▶ Supplied text
* * * * *

Palatability, Satiety and Calorie Intake

 discusses a study titled “A Satiety Index of Common Foods” by Dr. SHA Holt and colleagues.

This study, along with many others, suggests that focusing on simple foods that have a lower energy density leads to greater fullness and less subsequent food intake, and conversely that highly palatable energy-dense foods promote excessive food intake.  Potatoes, sweet potatoes, meats, fish, vegetables, fruits, rice and beans are foods with a moderate level of palatability and energy density, and are consequently helpful for weight loss and maintenance.  Conversely, baked goods, candy, ice cream and fried foods have the lowest SI, reflecting their extreme palatability and energy density.  These are exactly the same foods people eat to relieve stress, which reinforces the fact that they are hyper-palatable and hyper-rewarding.  In my opinion, these are among the most fattening foods, and the obesity literature as a whole supports this.

Read Stephan’s full post here.

I wouldn’t be surprised if this relationship was in some way an effect of missed dopamine predictions.  I am currently reading How We Decide by Jonah Lehrer.  He discusses how, after successfully learning an action to gain a reward, our brain releases dopamine in anticipation of the reward when we repeat that action.  This means our brain learns patterns and reacts in expectation of those patterns.  But, if that action response changes and no longer provides the same reward, our brain changes to no longer release dopamine.  So if you are throwing back peanut-butter cups, each time anticipating that super-sweet reward, your brain releases dopamine as soon as you reach for the next bite, before you even open the wrapper.  What would happen if you unwittingly grabbed a chunk of sweet potato that felt exactly like the candy?  Total let-down on taste resulting in a reduced dopamine response.  It’s a stretch, but I’ll bet you could break the streak of over-eating.


Thorin Klosowski of Lifehacker discusses the definition of cravings, both physical and psychological, and how to turn them from a negative reward response into a positive and useful tool.

Psychological cravings include the feeling you get when you suddenly realize you want a Sloppy Joe or an entire bag of salt and vinegar chips. Two systems in our brains create and tell us how to react to cravings:

  1. First, the reward system identifies a target and causes the brain to release dopamine. This makes the brain believe it will get happiness or pleasure from what you’re craving. This desire for immediate gratification blocks your prefrontal cortex from weighing your long-term goals against the craving. You know the classic image of the angel and the devil on the shoulder? That’s essentially your brain when you are deciding if you’re going to fold to the pressure of a craving. Your craving is the devil, only thinking about short-term rewards, and the angel is your prefrontal cortex, pleading for you to consider the long-term ramifications.
  2. Next, your body releases stress hormones that make you feel discomfort or pain. The stress essentially tricks the body into believing the only way to feel better is to succumb to the craving.

According to Dr. McGonigal, the brain can learn to attach the promise of reward to almost anything. If your brain believes that something is going to make you happy, your brain can initiate the craving response.

* * * * *

▶ Activities
**A.** List every food that the piece on palatability and satiety says has the lowest SI.
**B.** Pick up the piece on palatability, satiety and cravings after its final sentence and keep writing it in the same voice.

* * * * *

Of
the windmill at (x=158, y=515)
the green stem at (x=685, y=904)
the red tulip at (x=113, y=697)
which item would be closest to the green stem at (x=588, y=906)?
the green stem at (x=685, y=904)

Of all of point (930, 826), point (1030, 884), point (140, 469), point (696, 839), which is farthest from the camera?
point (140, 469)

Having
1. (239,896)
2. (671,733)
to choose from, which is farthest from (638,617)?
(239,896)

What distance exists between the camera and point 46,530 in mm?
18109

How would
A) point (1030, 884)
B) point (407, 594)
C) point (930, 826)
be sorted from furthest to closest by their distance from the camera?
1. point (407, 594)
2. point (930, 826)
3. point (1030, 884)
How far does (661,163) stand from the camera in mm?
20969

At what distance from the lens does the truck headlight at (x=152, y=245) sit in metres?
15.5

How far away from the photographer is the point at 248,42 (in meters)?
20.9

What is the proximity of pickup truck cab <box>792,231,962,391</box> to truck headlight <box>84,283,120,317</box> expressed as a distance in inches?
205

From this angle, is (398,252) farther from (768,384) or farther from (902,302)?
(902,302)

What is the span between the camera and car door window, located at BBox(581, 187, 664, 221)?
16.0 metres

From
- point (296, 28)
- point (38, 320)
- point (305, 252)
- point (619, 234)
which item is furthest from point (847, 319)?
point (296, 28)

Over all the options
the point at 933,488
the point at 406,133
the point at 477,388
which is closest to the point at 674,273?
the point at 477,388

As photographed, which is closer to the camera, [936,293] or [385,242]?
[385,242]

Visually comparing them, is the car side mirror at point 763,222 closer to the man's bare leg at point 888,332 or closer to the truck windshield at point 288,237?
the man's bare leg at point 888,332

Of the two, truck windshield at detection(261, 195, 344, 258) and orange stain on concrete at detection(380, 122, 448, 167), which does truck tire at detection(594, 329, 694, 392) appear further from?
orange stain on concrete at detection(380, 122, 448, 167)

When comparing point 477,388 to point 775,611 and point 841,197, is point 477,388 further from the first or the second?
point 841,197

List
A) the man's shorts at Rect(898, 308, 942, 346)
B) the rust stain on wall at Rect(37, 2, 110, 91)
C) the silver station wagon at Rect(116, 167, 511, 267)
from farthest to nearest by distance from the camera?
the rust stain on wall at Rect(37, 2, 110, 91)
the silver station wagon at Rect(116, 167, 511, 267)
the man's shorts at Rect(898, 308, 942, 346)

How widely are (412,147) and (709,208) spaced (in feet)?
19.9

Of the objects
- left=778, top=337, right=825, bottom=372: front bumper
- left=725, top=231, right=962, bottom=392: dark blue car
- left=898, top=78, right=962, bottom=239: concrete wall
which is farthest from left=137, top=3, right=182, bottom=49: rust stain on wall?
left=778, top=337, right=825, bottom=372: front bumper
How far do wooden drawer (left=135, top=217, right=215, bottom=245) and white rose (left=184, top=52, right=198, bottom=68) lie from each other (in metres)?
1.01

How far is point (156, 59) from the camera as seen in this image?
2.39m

* * * * *

▶ Task results
**A.**
- Baked goods
- Candy
- Ice cream
- Fried foods

**B.**
Your instinctive reward system is designed to make you pursue or chase a goal. If you’re trying to start a new habit you want something less abstract than “being healthy” to chase after. Using those cravings to force yourself into accomplishing goals is a great way to provide the temporary reward system needed to establish a long running habit.

There was discussion of this reward response in the book Why Zebra’s Don’t Get Ulcers by Robert Sapolsky.  It’s part of the stress response.  I don’t have the book with me to reference, but I recall a study where the brain activity of mice was observed in an experiment where the mice could press a lever to get a reward.  The part of the brain associated with the pleasure of receiving the reward was activated upon pressing the lever – in anticipation of receiving the reward.

I try to recognize cravings.  When I crave a trigger food (something not part of my planned diet that will likely lead to fat gain), I try to remember the last time I gorged on junk food and I focus on the disgusting feeling I had after the indulgence.  I also have developed a craving for my workouts.  I try to direct my stress response into anticipation of my next weight lifting session.  Then, when it’s “go time”, I unleash my fury on the iron.

Get the full story on Lifehacker.

Is Sugar Fattening?

A very informative post by   on the different types of sugar and how our bodies react to them.

Here are the take-home points from this post:

  1. Sugar, including fructose, is not inherently fattening relative to other calorie sources, and unrefined sugar is compatible with fat loss in the context of simple whole food diets.
  2. Sugar can be fattening in certain contexts, specifically if it is added to foods and beverages to increase their palatability, reward value and energy density.
  3. Sugar-sweetened beverages are probably one of the most fattening elements of the modern diet.
  4. Fruit is not fattening, and it may actually be slimming.
  5. In excess, refined sugar can cause body fat to redistribute from the subcutaneous depot (under the skin, where you want it) to the visceral depots and the liver (where you don’t want it). It can also cause insulin resistance in the liver and increase blood pressure, all components of the ‘metabolic syndrome’.  This is caused specifically by the fructose portion of the sugar.

Here are the implications:

  1. Avoiding sugar-sweetened foods, and particularly sugar-sweetened beverages (soda, punch, sweetened coffee, cocktails, maybe fruit juice as well?) can prevent and to some extent reverse fat gain and metabolic dysfunction.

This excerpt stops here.